── EXCERPT TO READ ──
If you’re wondering where I have been and what I have done, here’s the scoop. I had a case of serious holiday blues. I know many people find it difficult to handle the holidays but I couldn’t get a grip on things for a while. Starting around Thanksgiving, my mood plummeted. I had trouble coping with every day life. And knowing that the holidays were coming whether I was ready or not made it worse.
I did speak to my therapist. She’s been my confidante since the early 1990’s when I was going through a bitter divorce. She probably knows me as well as anyone. Realizing that there was nothing I could do to change the circumstances of the situation (very long story), I had to do something quickly or be sucked under by the wave of depression that was threatening to drown me. Then I read a quote by Lao Tzu:
“If you are depressed you are living in the past. If you are anxious you are living in the future. If you are at peace you are living in the present.”
Believe it or not, that simple quote helped me put things into perspective. I had lived in the past – all the losses and hurt that were pressing in on my mind. I needed to let go and live in the present. It was not an easy thing to do. I still miss those people who are no longer here – family and friends – but I need to honor their memories and move on. I need to let go of the pain from being separated from my children (part of the long story). Wherever they are and whatever they do, I am here to support and love them.
That led me to believe again that I could lose weight once more. On Christmas Eve, I made the pledge to start counting calories and exercising – like I should have done all year long. No sense in living in the past. I’ve been at it now for six days and I’ve lost 2.5 pounds. It’s a start. A new start for me.
───
── DATASET EXTRACT ──
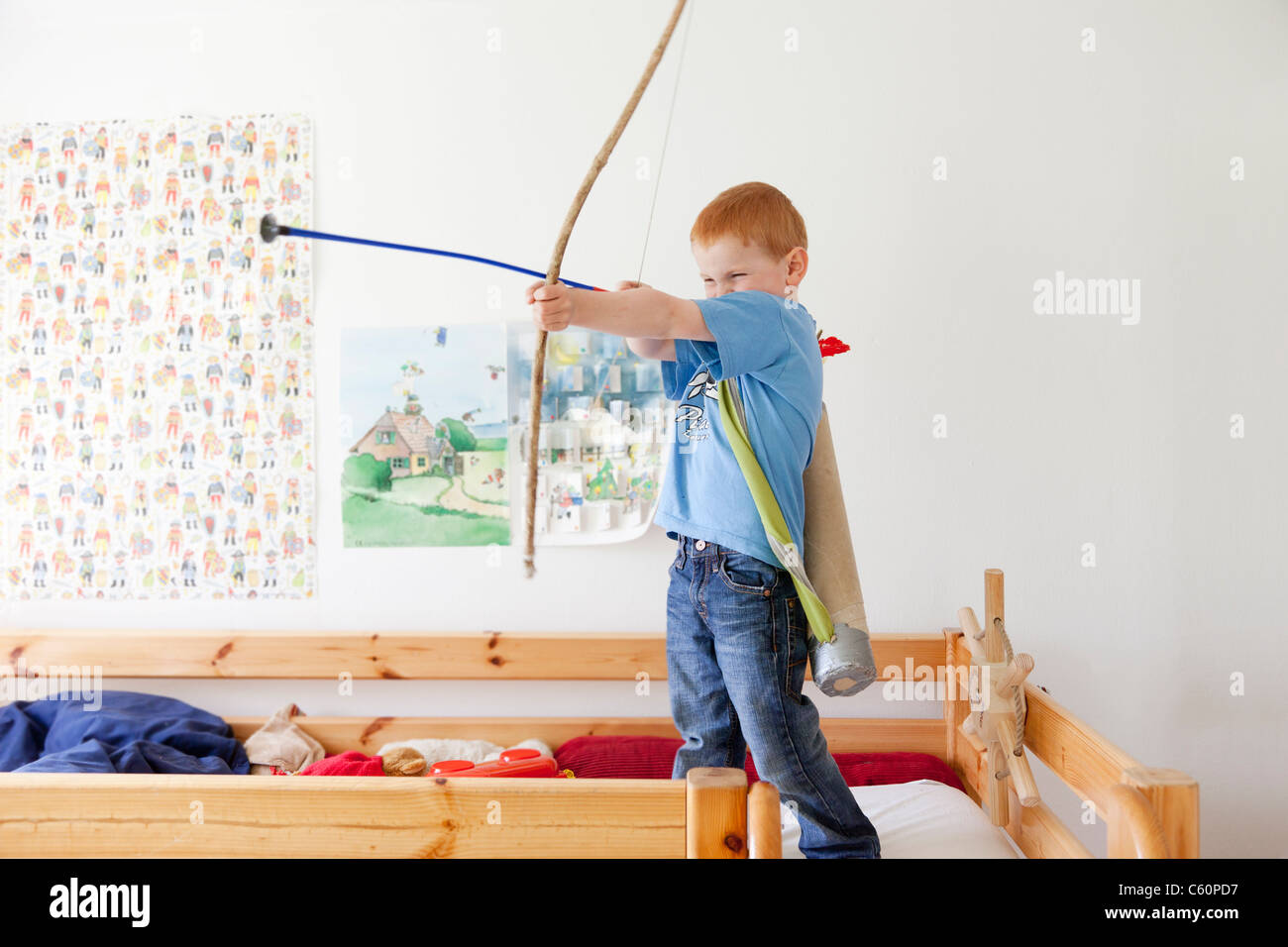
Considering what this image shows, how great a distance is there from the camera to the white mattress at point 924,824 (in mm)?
1201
───
▸ **QUESTIONS TO ANSWER**:
• a. Reproduce the part of the holiday-blues post between "If you’re wondering" and "made it worse.", inclusive, without changing a word.
• b. Condense the paragraph of the holiday-blues post that begins "Believe it or not, that simple quote" into a brief bulleted list that keeps its main facts.
The lines after the holiday-blues post are separate material, unrelated to it.

▸ **EXPECTED RESULTS**:
• a.
If you’re wondering where I have been and what I have done, here’s the scoop. I had a case of serious holiday blues. I know many people find it difficult to handle the holidays but I couldn’t get a grip on things for a while. Starting around Thanksgiving, my mood plummeted. I had trouble coping with every day life. And knowing that the holidays were coming whether I was ready or not made it worse.

• b.
- The quote helped me put things into perspective.
- I had been living in the past, weighed down by losses and hurt.
- Letting go and living in the present was not easy.
- I still miss family and friends who are gone, but I need to honor their memories and move on.
- I need to let go of the pain of being separated from my children.
- Wherever they are and whatever they do, I am here to support and love them.